• **Exercise aim**
Carry the article about the WUWM Flag Day segment forward from its last sentence.

Black NPR host blames ‘growth in extremism post-Trump-presidency,’ for racial minority discomfort with American flag
A Marquette University professor says he gets “anxious” when he sees an American flag.
Philosophy Professor Grant Silva made the comments for a Flag Day segment yesterday on WUWM, a National Public Radio affiliate in Milwaukee.
Professor Silva (pictured) agreed with host Teran Powell when she discussed “the anxiety [Powell] had surrounded by excessive American Flags.”
“For example, I’m Black American, and over the past few years, I’ve continued to analyze what the American Flag means to me,” Powell said. “Especially considering the growth in extremism post-Trump-presidency and those extremists using the American Flag against people of color to say they’re the real Americans.”
She shared her own anxiety about seeing American flags in Illinois when she was traveling with a friend. “And both of us were like, ‘Yeah, we need to hurry up and leave. And I thought about it like, ‘why did we feel like that?”

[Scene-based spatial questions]
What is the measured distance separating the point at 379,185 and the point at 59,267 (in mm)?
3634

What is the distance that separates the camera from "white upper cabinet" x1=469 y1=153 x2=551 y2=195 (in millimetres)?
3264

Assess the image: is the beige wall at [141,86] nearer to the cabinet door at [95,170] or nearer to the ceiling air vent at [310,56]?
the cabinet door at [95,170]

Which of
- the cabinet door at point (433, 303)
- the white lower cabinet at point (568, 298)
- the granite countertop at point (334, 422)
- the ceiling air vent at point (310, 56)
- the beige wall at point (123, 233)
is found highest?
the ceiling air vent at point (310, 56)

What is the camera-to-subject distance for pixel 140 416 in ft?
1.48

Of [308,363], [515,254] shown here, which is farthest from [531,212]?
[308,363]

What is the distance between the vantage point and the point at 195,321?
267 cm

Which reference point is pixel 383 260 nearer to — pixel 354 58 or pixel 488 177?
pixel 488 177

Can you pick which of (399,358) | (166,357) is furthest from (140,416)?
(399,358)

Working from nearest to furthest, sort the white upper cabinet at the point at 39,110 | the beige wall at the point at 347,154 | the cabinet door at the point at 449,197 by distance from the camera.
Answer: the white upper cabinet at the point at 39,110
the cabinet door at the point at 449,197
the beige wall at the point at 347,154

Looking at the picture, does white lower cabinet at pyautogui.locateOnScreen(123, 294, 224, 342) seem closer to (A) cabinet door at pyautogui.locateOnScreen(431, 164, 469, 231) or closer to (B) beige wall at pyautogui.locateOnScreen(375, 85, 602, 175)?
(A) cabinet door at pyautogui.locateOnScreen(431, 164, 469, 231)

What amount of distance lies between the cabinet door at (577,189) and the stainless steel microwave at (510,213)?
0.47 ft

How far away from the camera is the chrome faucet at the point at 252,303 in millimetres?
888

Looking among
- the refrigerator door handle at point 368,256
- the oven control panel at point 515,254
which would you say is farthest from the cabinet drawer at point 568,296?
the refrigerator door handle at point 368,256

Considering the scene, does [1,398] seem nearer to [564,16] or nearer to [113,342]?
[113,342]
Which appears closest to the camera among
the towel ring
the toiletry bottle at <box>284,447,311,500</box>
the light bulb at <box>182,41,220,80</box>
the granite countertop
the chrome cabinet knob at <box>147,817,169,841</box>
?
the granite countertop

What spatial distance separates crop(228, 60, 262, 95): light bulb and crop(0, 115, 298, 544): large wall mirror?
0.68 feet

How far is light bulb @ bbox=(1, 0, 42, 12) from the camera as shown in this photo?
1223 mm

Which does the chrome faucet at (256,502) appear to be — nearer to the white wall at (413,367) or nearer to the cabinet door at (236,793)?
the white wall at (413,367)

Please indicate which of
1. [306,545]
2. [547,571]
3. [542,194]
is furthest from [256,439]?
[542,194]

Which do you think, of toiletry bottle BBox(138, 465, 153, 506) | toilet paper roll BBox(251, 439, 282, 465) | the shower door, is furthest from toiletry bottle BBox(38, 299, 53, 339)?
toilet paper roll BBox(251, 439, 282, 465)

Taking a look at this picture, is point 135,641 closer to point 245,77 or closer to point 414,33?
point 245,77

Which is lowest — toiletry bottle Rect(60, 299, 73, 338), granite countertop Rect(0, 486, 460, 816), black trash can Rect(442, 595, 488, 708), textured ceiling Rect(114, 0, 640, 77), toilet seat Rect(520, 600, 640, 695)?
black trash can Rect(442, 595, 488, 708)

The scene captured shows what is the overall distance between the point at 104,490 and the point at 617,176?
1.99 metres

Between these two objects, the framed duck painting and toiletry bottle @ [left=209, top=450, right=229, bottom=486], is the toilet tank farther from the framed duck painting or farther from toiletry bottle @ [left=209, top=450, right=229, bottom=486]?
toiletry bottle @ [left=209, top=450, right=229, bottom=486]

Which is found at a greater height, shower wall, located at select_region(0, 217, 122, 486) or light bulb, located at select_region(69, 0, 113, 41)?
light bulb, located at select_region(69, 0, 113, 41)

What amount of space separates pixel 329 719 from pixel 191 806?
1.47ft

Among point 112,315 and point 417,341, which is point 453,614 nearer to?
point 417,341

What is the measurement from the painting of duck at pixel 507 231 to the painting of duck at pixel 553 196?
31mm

• **Right answer**
“Black people for generations have dealt with tension with the American flag,” Powell said in her write-up of the interview. “Our feelings were nothing new. But I asked Silva what he thought and he says he’s had similar experiences.”
“I also get a little bit anxious around the excessive imagery of the flag in part because in my experience, patriotism quickly slips into nationalism,” Silva told the NPR affiliate. “Especially the simplistic version of patriotism, the flag waving, my country love it or leave it kind of attitude. That is just a hop, skip and a jump away from becoming nationalism.”
He continued:
As much as I would like to see the flag displayed in a proud manner, it all too quickly takes on the stakes that, as a non-white person, can mean a lot, right? It can mean a sense of inclusion or exclusion. A sense of belonging or the ascription of perpetual foreigner, perpetual outsider status; that that flag is not for me unless I’m willing to abide by the assimilatory paradigm that some of these individuals that you’re talking about tend to put forward.
He compared the experience of seeing American flags to how he felt when he saw “Immigrant Hunting License” stickers for sale.
The philosophy scholar lamented how he felt the need to assimilate to belong in America.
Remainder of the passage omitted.